-- BEGIN The data --

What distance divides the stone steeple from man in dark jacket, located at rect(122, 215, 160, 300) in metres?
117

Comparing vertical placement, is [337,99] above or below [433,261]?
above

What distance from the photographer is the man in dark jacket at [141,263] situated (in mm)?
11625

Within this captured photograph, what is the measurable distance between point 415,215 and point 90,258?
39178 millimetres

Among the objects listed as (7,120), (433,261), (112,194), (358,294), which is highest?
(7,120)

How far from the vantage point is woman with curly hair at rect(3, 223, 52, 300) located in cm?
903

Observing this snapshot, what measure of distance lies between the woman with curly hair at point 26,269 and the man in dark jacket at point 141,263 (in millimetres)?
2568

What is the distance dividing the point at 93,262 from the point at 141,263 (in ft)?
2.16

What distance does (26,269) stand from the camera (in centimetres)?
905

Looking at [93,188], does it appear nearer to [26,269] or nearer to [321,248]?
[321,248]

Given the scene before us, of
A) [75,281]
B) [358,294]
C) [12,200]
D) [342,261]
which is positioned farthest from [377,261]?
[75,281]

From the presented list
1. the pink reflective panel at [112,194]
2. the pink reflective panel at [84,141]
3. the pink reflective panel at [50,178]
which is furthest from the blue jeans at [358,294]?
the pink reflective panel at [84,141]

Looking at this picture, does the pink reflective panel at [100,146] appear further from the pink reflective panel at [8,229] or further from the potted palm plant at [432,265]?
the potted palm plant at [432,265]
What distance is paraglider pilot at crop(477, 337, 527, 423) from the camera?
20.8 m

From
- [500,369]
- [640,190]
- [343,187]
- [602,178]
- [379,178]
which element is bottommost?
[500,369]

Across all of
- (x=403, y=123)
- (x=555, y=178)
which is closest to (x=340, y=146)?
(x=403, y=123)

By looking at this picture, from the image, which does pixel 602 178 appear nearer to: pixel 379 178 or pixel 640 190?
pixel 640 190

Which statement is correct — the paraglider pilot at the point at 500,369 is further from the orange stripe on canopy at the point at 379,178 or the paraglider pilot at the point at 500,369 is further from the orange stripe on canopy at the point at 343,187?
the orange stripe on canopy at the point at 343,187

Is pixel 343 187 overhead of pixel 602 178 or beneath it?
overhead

-- END The data --

[What the task asks]
Copy out only the items starting at the line that contains "Is pixel 343" and ending at the last item, swapping "beneath" for "below" and keeping everything else the same.

[Written solution]
Is pixel 343 187 overhead of pixel 602 178 or below it?
overhead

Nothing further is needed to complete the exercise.